Realization jokes
All my life I wanted to be somebody. I wanted to achieve something.
Now, after messing up my life at every possible chance, I finally realize that what I really want is to have been someone after following through with one thing.
Today, there was a big test for Little Timmy. During the test, Timmy had to take a really huge shit. So, he rushed to the bathroom. He took a while in there.
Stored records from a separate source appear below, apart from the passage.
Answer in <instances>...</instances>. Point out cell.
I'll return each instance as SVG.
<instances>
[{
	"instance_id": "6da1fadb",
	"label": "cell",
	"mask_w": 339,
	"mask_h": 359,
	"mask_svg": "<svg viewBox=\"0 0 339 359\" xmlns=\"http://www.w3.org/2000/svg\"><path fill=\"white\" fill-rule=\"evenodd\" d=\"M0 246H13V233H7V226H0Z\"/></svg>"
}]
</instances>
When he was done, he realized there was no more toilet paper left. Since there was nothing around him to use, the only thing he could do was wipe with his hand. His time in the bathroom was up, and he needed to finish that test! He didn’t have time to wash his hands. So, he hurried back. The problem was, the hand he wiped with was his right hand. He used his left hand to complete the test, which made him fail. When he got home, his mother was standing there crossing her arms. “Timmy, the teacher had called and said you wrote sloppy on your test. Why is that?” Timmy replied, “Oh, it’s because I caught a leprechaun with my right hand, but if I opened it, my classmates would scare him away, so I had to use my left.” Timmy’s mother glared at him with disbelief. “Timmy, I don’t believe you. Now open your hand!” Timmy did so and opened his hand. “See, mother? I said you’d scare the shit out of him!”
I was trying to make homemade baby powder until I realized it isn't made from babies, oops wrong ingredient... smh
I walked into a supermarket to get some ordinary clothes for the wife. Then I realized I was in a rape museum.
My daughter has been writing letters asking Satan for gifts. Imagine my shock when I realized she has dyslexia.
Memes
Wait a damn minute
My wife (or husband) told me to get six cans of Sprite from the grocery store.
I had just realized when I got home that I had picked up 7-Up.
You were sad because your grandmother died.
The next day, you were washing your face, and you realize sadness made your face BLUE.
Small word of advice: Don't wait till next month or next year to do stuff with the people you love, because they may be gone by then. You don't realize, but every second there is someone who dies, and it just could be your loved one.
You can say he is not your type until you realize your type is not typing.
It took me 9.11 seconds to realize.
A lumberjack goes to a person's house.
Then he realized the tree was too big and was stumped and had to leaf.
I thought I saw a cool sticker on my office window, then I realized it was getting bigger and bigger.
I saw a cute coworker and had sex in the back until I realized it is a family business.
Mom: (Looking through Facebook) How adorable!
Kid: (Looking over her shoulder) What a cute ass!
The kid's mom blushes until she realizes what he was pointing to. It was a picture of a baby donkey.
The real question is, what was she looking at on the same screen that made her blush at that remark?
So I was asleep and woke up and went to work. My wife left already to her job. I was driving my car and ran over someone. I woke up in my bed, realized it was all a dream.
20 minutes later I got a phone call that my wife got hit by a car.
Me: My grandpa killed 100 nazis in WWII.
My Friend: Well my grandpa killed Hitler.
Me: *Realizes*
Ok, so I have a joke for you, go look in the mirror and when you realize, come back to me and tell me.
I was excited to watch Fast and Furious because of Dom Toretto, then I realized family is nothing to me 'cause I'm an orphan.
When you think you're depressed, but you know you're probably just using depression to be lazy and self-loathing, but then you realize that it, in itself, might actually be a symptom of depression.
Well gang, it looks like we've got another mystery on our hands!
Jesus will be history when I realize he's behind me.